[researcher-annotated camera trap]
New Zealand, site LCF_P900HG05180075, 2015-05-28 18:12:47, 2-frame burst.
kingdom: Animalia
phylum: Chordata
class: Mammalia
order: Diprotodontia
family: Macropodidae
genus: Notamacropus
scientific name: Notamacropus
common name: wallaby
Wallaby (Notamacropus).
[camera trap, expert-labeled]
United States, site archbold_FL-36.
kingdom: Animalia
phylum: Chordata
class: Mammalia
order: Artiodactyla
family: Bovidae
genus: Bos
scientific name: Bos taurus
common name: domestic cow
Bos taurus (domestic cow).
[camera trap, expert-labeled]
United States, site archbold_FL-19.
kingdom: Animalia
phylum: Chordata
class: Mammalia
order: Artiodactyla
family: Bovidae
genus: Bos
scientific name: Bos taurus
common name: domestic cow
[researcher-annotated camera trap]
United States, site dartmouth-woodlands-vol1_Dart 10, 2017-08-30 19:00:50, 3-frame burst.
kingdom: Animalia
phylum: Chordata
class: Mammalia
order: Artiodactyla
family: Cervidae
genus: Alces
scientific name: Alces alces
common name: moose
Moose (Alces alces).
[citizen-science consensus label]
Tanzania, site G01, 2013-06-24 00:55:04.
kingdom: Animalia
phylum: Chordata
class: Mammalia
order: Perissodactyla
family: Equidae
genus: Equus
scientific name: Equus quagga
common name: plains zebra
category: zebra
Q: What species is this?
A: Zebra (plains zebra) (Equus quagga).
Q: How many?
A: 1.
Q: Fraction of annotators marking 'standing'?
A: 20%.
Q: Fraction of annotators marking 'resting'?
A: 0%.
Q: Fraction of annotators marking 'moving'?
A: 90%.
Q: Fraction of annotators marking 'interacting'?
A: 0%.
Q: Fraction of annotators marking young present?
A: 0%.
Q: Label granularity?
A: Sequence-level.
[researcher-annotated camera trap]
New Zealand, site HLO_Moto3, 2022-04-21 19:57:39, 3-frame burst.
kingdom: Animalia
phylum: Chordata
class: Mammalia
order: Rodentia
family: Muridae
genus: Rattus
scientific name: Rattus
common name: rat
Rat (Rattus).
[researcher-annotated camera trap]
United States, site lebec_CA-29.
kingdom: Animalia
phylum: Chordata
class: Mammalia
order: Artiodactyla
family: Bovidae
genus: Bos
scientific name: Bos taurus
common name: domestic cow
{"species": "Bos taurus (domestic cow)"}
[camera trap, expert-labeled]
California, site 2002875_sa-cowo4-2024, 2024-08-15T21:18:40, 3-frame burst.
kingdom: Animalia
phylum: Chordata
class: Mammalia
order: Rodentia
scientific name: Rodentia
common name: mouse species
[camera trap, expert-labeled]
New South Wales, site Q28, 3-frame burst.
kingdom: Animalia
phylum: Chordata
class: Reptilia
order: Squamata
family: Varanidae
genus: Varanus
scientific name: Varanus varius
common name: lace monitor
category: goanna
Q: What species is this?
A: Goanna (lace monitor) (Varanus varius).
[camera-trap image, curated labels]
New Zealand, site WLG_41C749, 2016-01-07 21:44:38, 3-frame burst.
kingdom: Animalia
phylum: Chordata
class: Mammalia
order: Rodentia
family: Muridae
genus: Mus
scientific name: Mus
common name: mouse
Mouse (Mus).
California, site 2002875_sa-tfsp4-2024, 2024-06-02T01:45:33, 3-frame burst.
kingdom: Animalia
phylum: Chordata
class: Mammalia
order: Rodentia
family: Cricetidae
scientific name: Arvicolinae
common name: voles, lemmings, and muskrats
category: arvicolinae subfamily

:::

§ **WORK TO BE COMPLETED**: In the material above, find the line containing "New South Wales, site Q28, 3-frame burst." and the line containing "[camera-trap image, curated labels]", then write out exactly those two lines and every line between them, and nothing more.

§ **SOLUTION FOR THIS PROBLEM**:
New South Wales, site Q28, 3-frame burst.
kingdom: Animalia
phylum: Chordata
class: Reptilia
order: Squamata
family: Varanidae
genus: Varanus
scientific name: Varanus varius
common name: lace monitor
category: goanna
Q: What species is this?
A: Goanna (lace monitor) (Varanus varius).
[camera-trap image, curated labels]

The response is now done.